⟨

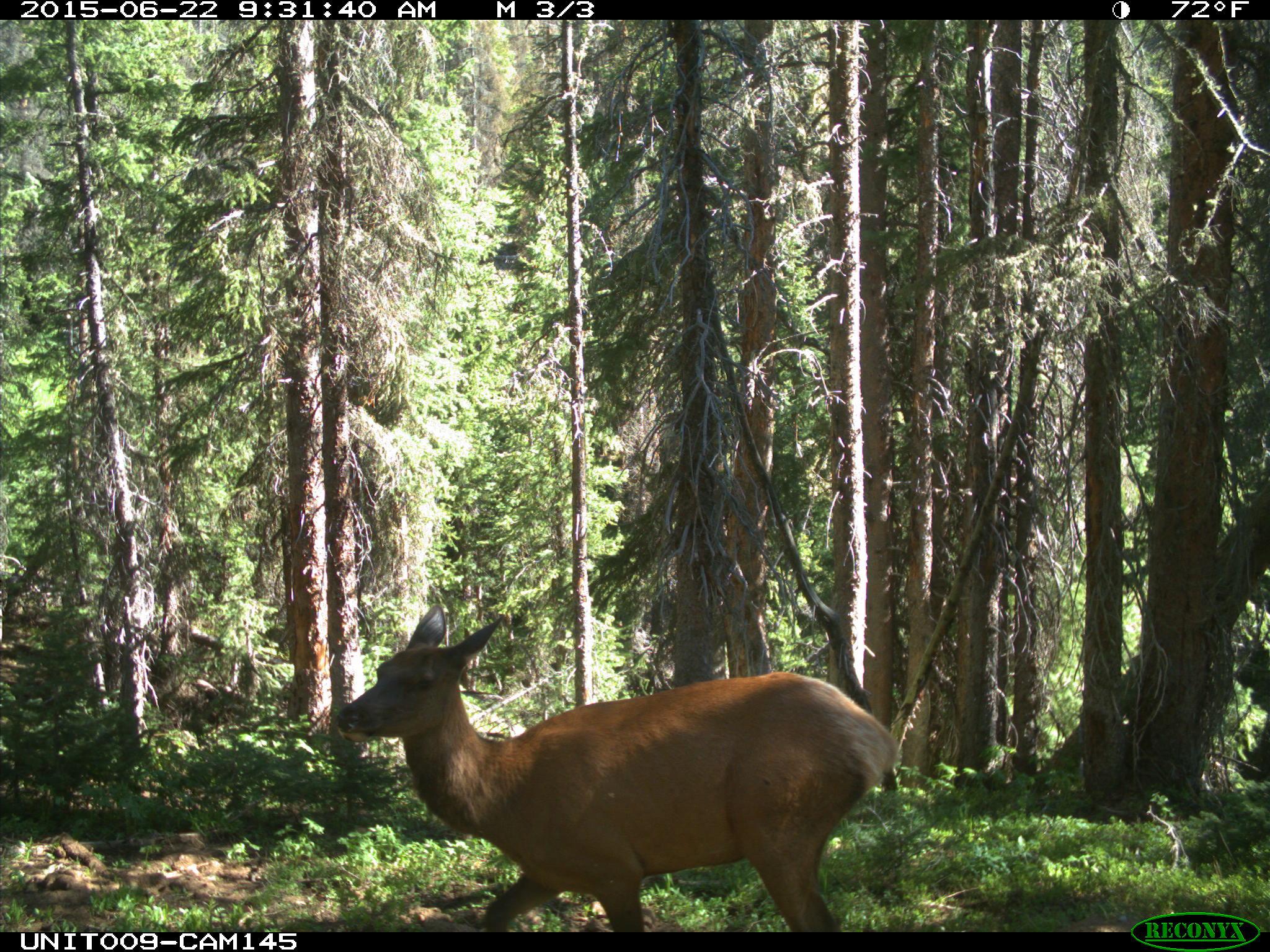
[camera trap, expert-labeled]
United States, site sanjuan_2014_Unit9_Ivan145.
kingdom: Animalia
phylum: Chordata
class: Mammalia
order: Artiodactyla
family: Cervidae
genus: Cervus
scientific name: Cervus elaphus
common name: red deer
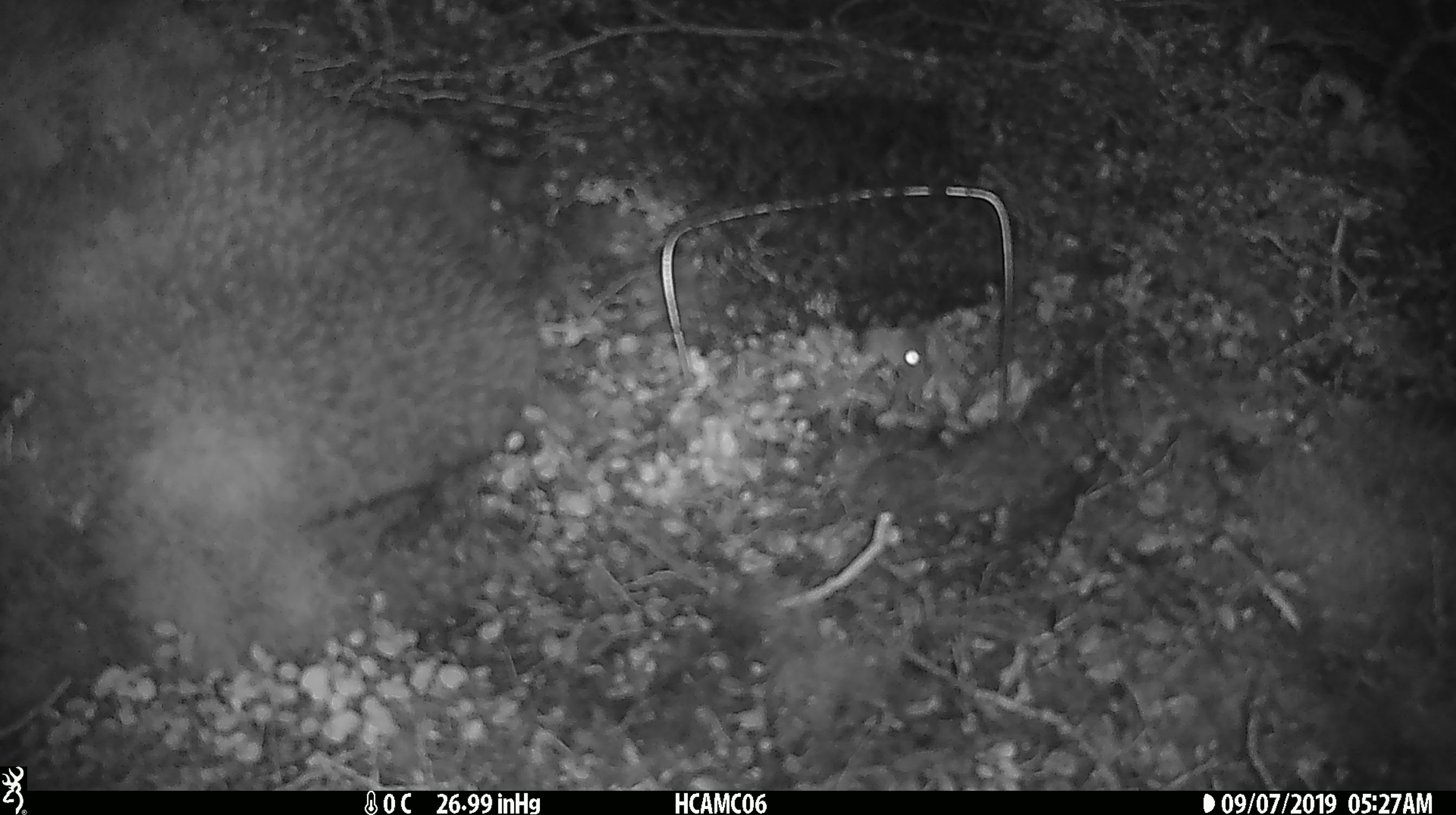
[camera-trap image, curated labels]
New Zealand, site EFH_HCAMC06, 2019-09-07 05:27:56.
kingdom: Animalia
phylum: Chordata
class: Mammalia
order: Rodentia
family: Muridae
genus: Mus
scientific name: Mus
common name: mouse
Mouse (Mus).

⟩

▶ Action item
Your response must reproduce the listing above word for word and must contain none of its pictures.

▶ Written answer
[camera trap, expert-labeled]
United States, site sanjuan_2014_Unit9_Ivan145.
kingdom: Animalia
phylum: Chordata
class: Mammalia
order: Artiodactyla
family: Cervidae
genus: Cervus
scientific name: Cervus elaphus
common name: red deer
[camera-trap image, curated labels]
New Zealand, site EFH_HCAMC06, 2019-09-07 05:27:56.
kingdom: Animalia
phylum: Chordata
class: Mammalia
order: Rodentia
family: Muridae
genus: Mus
scientific name: Mus
common name: mouse
Mouse (Mus).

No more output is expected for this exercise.